Texte fourni =>
Publié le 22 Septembre 2024 par Alain Schmoll dans Littérature, chroniques littéraires, lecture, romans

Septembre 2024, 

Loin des bas-fonds de la pègre, des braquages à main armée et des crimes sanglants, Le dernier étage du monde n’en est pas moins un authentique et passionnant thriller. Il se développe dans un univers bien particulier, celui des consultants en innovation, des multinationales du numérique et de l’intelligence artificielle. Son personnage principal, un jeune homme prénommé Victor, en est à la fois le narrateur et l’instigateur, animé par une implacable détermination de vengeance.

Au terme d’une longue carrière de technicien chez France Telecom, le père de Victor avait été manipulé, harcelé, humilié et poussé au suicide par un jeune consultant très brillant, intervenant dans le cadre de la mutation de l’ancien service public des télécommunications en entreprise privée du numérique (évocation d’une tristement célèbre affaire judiciaire toujours en cours).

Lignes extraites =>
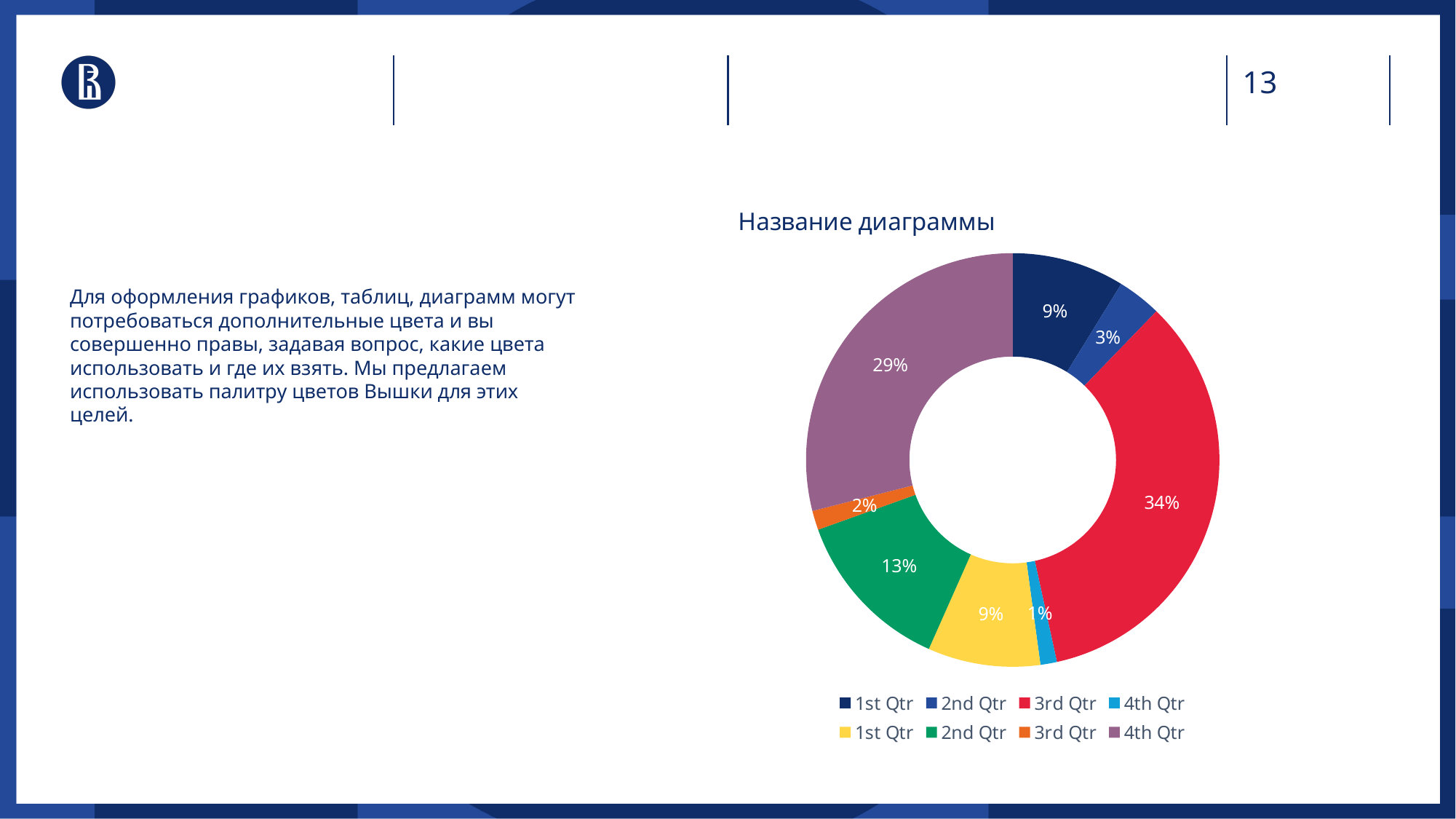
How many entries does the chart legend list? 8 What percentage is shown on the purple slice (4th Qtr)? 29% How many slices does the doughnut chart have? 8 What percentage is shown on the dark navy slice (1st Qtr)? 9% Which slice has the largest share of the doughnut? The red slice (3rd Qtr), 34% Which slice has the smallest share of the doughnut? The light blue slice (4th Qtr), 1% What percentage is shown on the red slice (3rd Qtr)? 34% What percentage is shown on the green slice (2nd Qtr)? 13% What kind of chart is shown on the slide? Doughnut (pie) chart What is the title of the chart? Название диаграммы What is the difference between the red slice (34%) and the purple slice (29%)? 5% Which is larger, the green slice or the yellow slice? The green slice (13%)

* * *

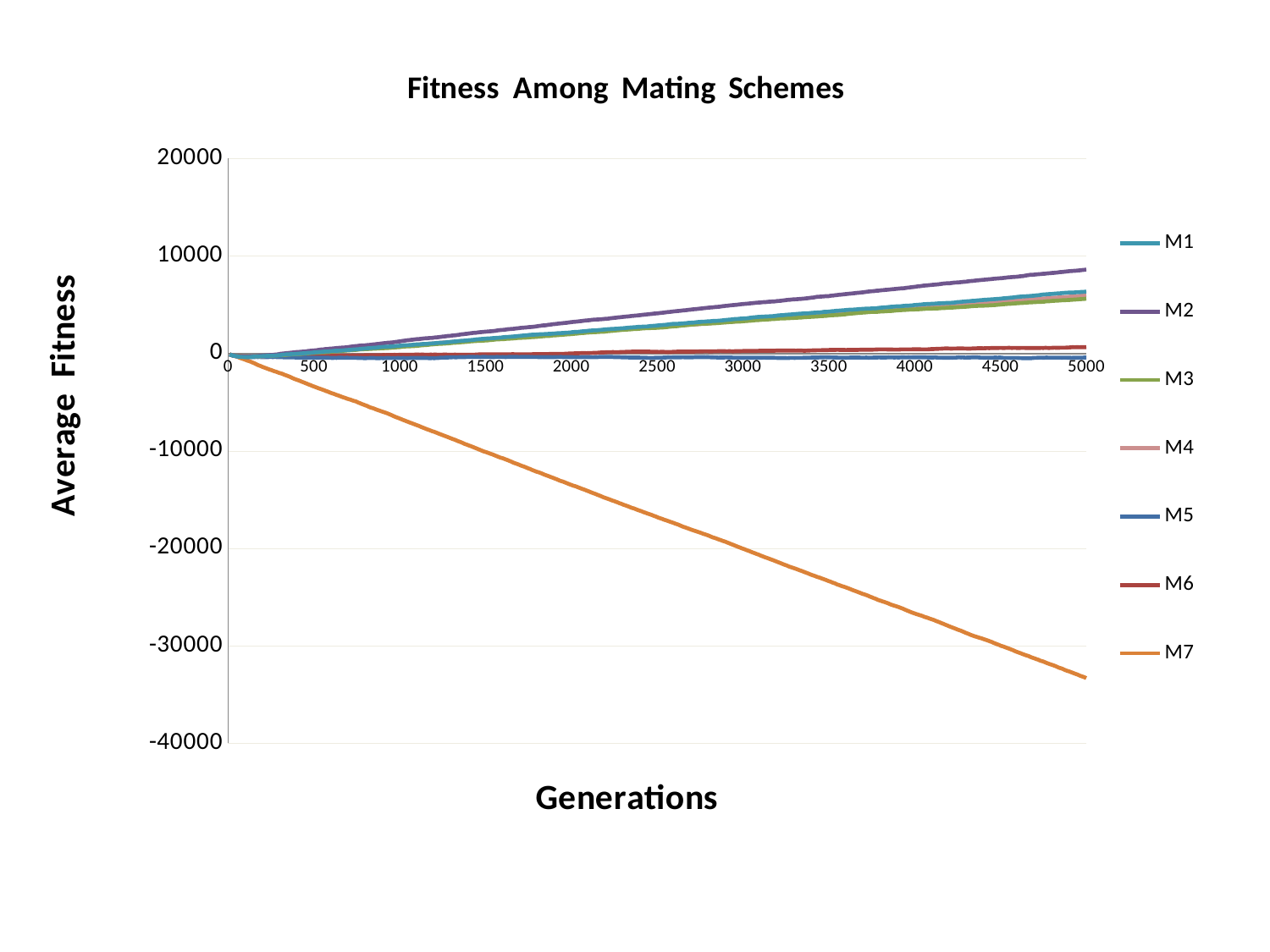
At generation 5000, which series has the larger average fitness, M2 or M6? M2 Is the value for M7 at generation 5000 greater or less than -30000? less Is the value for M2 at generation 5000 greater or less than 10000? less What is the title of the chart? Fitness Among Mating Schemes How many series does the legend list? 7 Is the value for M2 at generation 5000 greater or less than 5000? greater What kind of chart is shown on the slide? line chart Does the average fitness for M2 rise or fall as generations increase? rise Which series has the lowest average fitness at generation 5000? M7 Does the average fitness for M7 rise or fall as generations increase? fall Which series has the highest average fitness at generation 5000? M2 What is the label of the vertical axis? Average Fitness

Questions à traiter =>
• 1. Répondez aux questions suivantes sur la chronique consacrée au roman Le dernier étage du monde :
(a) Qui est le narrateur du roman ?
(b) Dans quel univers se développe ce thriller ?
(c) Chez quelle entreprise le père de Victor a-t-il fait carrière comme technicien ?
• 2. Rédigez la suite de la chronique consacrée au roman Le dernier étage du monde, à partir de sa dernière phrase.

Réponses par question =>
• 1.
(a) Le narrateur est Victor, le personnage principal, un jeune homme qui est aussi l'instigateur de l'intrigue.
(b) Ce thriller se développe dans l'univers des consultants en innovation, des multinationales du numérique et de l'intelligence artificielle.
(c) Le père de Victor a fait carrière comme technicien chez France Telecom.

• 2.
Victor a choisi son mode opératoire. Pour avoir la peau du bourreau de son père, devenu le dirigeant influent et admiré d’un cabinet de conseil stratégique en plein essor, il s’y fera recruter, s’efforcera d’attirer l’attention de sa cible, de gagner son estime, sa confiance, peut-être même son amitié. Une fois installé dans son environnement proche, il saura le pousser à la faute, puis précipiter sa chute, en le discréditant à son tour aux yeux de celles et de ceux qui l’auront admiré jusqu’alors.

Pour parvenir à ses fins, Victor doit acquérir certaines compétences. Il devient un as des algorithmes et des technologies de réalité augmentée. Au fil d’un parcours professionnel qui le mène de La Défense à Manhattan, puis à Palo Alto, cœur battant de la Silicon Valley, il comprend que son expertise technique et son savoir-faire ne suffisent pas. Pour gravir, dans la foulée de son ennemi, les marches qui mènent au dernier étage du monde, Victor doit travailler son savoir-être pour le maîtriser à tout instant, s’afficher en séducteur irrésistible, en conquérant sûr de soi, au détriment d’une sensibilité et d’une sentimentalité qui le rendent attachant, mais vulnérable.

Jusqu’à quand Victor pourra-t-il tenir ce jeu dangereux, dans lequel il substitue un personnage artificiel, un réel avatar, à sa vraie personnalité ? N’est-il pas à tout moment menacé d’être démasqué par son ennemi ? Et ne prend-il pas le risque, pour accomplir son objectif de vengeance, de passer à côté d’un authentique bonheur ?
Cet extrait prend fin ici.